----- Source document

In November 1959, O'Hara became the first Staff Nurse of the Mercury Program. Her job was to set up the Aeromed Lab, the crew sleeping quarters, the exam area for the astronauts in Hangar S, and be with them as their nurse. Colonel George Knauf, Center Commander of Patrick Air Force Base wanted to have a nurse in the Mercury program team because he thought the astronauts would be more likely to share information with the staff nurse than with the flight surgeon who could ground them. Also, the nurse would be around enough to identify when they are not feeling well.

O'Hara gained the confidence of the astronauts. She had made a deal with the astronauts that they would not hide information from her, and she would not betray their confidence, unless, she thought it may jeopardize them or the mission. She was the only nurse assigned to the astronauts. O'Hara became close to the astronauts and their families. Before every launch she performed the pre-flight physicals including height, weight, temperatures, blood pressure measurements. The astronauts would not agree to let anyone else but O'Hara draw blood before launch.

O'Hara also helped set up the portable hospital at the Grand Bahama Island to support post flight examination and, if needed, treat injured astronauts after landing (especially in the sub orbital flights). Additional Nurse, Lieutenant Shirley Sineath was assigned as a surgical nurse on the recovery team.

In 1964, she moved to Houston to set up the Flight Medicine Clinic at the Manned Spacecraft Center in Houston. She was the Occupational Health Nurse until 1967, and the manager of the Preventive Medicine Office between 1967 and 1971.

----------
----- Dataset records

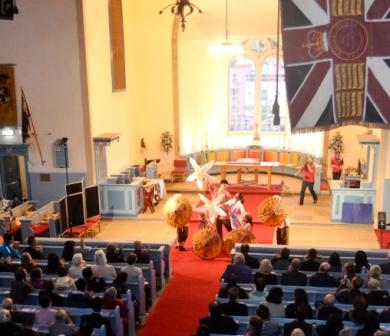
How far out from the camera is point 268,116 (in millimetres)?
21547

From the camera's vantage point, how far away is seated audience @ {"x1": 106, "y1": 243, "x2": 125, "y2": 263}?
931 cm

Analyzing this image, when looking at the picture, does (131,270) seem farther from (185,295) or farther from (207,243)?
(207,243)

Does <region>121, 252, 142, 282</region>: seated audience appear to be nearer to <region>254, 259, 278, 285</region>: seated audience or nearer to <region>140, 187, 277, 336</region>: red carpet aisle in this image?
<region>140, 187, 277, 336</region>: red carpet aisle

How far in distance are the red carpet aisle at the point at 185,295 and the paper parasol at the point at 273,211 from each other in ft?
4.37

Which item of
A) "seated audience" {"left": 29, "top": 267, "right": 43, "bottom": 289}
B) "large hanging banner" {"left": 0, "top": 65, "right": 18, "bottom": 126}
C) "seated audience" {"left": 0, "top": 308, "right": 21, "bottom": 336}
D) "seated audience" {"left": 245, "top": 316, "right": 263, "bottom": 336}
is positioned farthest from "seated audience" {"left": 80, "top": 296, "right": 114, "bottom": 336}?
"large hanging banner" {"left": 0, "top": 65, "right": 18, "bottom": 126}

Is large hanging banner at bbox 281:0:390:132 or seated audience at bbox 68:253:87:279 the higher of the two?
large hanging banner at bbox 281:0:390:132

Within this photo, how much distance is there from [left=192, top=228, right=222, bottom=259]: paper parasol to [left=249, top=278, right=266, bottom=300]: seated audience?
357 centimetres

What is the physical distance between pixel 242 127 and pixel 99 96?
840 cm

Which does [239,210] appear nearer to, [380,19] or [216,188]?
[216,188]

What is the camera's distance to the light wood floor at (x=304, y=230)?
42.3ft

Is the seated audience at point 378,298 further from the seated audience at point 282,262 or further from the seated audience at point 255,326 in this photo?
the seated audience at point 255,326

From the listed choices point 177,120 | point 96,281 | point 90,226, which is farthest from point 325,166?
point 96,281

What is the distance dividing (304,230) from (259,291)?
646 centimetres

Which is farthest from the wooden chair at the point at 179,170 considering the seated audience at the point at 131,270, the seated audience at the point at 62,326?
the seated audience at the point at 62,326
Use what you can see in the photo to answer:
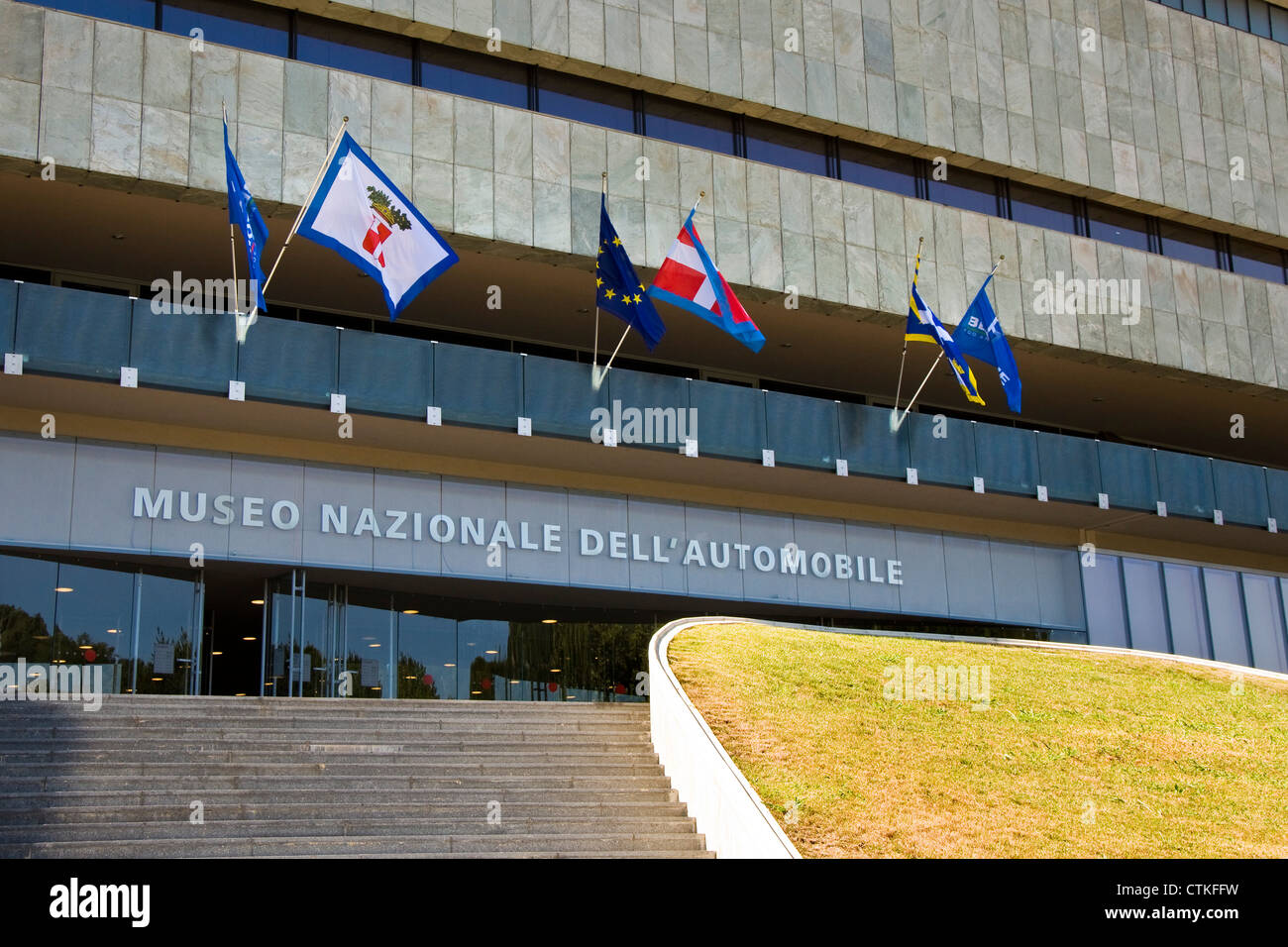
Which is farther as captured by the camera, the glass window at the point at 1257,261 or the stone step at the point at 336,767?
the glass window at the point at 1257,261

----------

Task instructions —
(a) In the text on O'Hara's work with the Mercury astronauts, what position did she hold until 1967?
(b) Please sum up the text on O'Hara's work with the Mercury astronauts in two sentences.

Exercise responses —
(a) She was the Occupational Health Nurse.

(b) In November 1959, O'Hara became the first Staff Nurse of the Mercury Program, setting up the Aeromed Lab, crew quarters and exam area and serving as the only nurse assigned to the astronauts, who confided in her and let no one else draw blood before launch. In 1964 she moved to Houston to set up the Flight Medicine Clinic at the Manned Spacecraft Center, then served as Occupational Health Nurse until 1967 and as manager of the Preventive Medicine Office from 1967 to 1971.